Recently, with the latest open-source release of OpenAI's Codex CLI code, some of the underlying operational logic of the next-generation AI model GPT-5.5 has come to light. According to technology media Ars Technica, a rare instruction appeared in the leaked system prompt: the model is strictly prohibited from mentioning specific creatures such as "goblins" unless there is an explicit connection.
In this base instruction set of more than 3,500 words, OpenAI clearly requires GPT-5.5 to avoid discussing goblins, gremlins, raccoons, trolls, ogres, and pigeons during interactions with users unless the query content has an absolute and necessary connection. Notably, this ban appears twice in the document, with its priority even matching core regulations such as "prohibiting destructive commands" and "disabling emojis."
By comparing historical technical documents, it can be seen that such a ban on discussing specific creatures never appeared in earlier models. Industry analysts believe this is not a marketing gimmick but a targeted fix for the new model's "hallucination" issue. Recently, many users have reported that when using AI for unrelated conversations, the model inexplicably outputs large amounts of content about "goblins," which significantly affects the user experience.

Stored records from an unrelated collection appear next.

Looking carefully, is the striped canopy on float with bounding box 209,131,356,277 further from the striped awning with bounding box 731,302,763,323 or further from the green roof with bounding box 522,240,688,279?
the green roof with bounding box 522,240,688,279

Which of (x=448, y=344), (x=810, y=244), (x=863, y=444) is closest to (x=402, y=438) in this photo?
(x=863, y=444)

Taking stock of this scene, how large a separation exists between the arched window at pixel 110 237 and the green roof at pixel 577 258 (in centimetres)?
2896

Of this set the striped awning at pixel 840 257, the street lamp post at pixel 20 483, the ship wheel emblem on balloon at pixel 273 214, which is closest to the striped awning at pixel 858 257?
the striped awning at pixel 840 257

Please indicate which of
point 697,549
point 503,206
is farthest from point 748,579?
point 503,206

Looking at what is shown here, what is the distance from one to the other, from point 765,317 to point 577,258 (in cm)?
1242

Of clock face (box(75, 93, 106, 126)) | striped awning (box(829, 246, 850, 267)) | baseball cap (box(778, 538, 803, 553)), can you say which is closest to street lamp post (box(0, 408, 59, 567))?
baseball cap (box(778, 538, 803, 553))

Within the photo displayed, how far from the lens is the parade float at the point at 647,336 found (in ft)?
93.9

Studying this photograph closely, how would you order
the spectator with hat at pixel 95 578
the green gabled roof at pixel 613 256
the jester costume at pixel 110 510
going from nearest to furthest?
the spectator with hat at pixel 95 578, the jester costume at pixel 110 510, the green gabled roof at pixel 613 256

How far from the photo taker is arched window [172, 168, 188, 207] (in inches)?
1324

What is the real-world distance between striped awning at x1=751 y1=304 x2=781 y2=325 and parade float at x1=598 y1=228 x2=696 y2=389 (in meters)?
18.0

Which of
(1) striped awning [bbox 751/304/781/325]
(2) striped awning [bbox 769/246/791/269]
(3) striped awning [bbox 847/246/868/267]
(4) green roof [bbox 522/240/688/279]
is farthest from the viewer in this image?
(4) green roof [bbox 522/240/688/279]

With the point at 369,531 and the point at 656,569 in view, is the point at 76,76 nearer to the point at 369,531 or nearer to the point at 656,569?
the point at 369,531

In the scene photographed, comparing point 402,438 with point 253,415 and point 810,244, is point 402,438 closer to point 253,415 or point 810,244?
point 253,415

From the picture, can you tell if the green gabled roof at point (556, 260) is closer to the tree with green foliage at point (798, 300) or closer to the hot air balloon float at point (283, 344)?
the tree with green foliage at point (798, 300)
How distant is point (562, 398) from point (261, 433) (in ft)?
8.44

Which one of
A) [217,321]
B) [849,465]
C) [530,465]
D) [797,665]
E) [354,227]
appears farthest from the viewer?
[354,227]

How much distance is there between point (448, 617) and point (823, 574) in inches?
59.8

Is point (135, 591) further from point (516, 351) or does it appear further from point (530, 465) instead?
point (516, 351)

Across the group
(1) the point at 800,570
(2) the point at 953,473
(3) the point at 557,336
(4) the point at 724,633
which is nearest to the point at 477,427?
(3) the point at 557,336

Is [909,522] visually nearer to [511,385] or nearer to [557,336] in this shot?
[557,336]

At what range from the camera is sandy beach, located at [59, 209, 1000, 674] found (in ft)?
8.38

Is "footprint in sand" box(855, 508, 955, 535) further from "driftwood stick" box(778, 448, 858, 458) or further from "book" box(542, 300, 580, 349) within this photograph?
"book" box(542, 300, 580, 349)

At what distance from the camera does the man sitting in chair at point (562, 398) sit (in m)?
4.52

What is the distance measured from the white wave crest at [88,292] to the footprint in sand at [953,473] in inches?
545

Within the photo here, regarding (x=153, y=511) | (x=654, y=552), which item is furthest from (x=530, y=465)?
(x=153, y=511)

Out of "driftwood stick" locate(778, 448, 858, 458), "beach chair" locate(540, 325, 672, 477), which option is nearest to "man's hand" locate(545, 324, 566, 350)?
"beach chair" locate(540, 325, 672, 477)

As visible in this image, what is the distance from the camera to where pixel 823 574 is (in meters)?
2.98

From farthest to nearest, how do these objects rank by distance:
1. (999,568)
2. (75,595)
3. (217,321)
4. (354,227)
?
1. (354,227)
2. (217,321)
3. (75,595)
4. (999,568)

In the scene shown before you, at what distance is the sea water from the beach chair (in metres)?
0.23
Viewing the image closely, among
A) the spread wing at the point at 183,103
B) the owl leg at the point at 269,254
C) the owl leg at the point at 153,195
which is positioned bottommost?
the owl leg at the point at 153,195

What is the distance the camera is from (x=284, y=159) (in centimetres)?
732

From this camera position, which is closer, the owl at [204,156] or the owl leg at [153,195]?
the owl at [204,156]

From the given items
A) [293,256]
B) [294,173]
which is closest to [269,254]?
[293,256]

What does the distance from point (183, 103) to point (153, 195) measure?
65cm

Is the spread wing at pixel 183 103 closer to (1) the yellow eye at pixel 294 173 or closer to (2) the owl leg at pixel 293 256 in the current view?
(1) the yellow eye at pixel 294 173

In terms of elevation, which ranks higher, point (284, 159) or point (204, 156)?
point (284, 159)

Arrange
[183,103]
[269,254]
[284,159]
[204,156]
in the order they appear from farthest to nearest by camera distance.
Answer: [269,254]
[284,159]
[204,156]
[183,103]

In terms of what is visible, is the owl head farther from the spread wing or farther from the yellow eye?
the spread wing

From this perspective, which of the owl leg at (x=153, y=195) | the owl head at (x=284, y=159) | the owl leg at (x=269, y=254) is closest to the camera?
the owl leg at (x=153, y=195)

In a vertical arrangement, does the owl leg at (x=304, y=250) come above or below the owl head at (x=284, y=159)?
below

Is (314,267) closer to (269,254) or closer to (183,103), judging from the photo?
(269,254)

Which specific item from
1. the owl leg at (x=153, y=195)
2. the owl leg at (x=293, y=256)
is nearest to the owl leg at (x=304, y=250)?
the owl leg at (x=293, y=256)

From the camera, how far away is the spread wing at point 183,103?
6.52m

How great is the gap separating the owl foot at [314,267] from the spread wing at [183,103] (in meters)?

In response to this phenomenon, relevant engineers stated that this is a targeted technical intervention aimed at addressing instability in the model's generation control. Although the list of creatures covered by the ban seems somewhat random, it reveals that large models still face unpredictable output bias challenges during their evolution. By setting up "safety barriers" at the system level, the development team is trying to make AI's logical expressions more focused and controllable.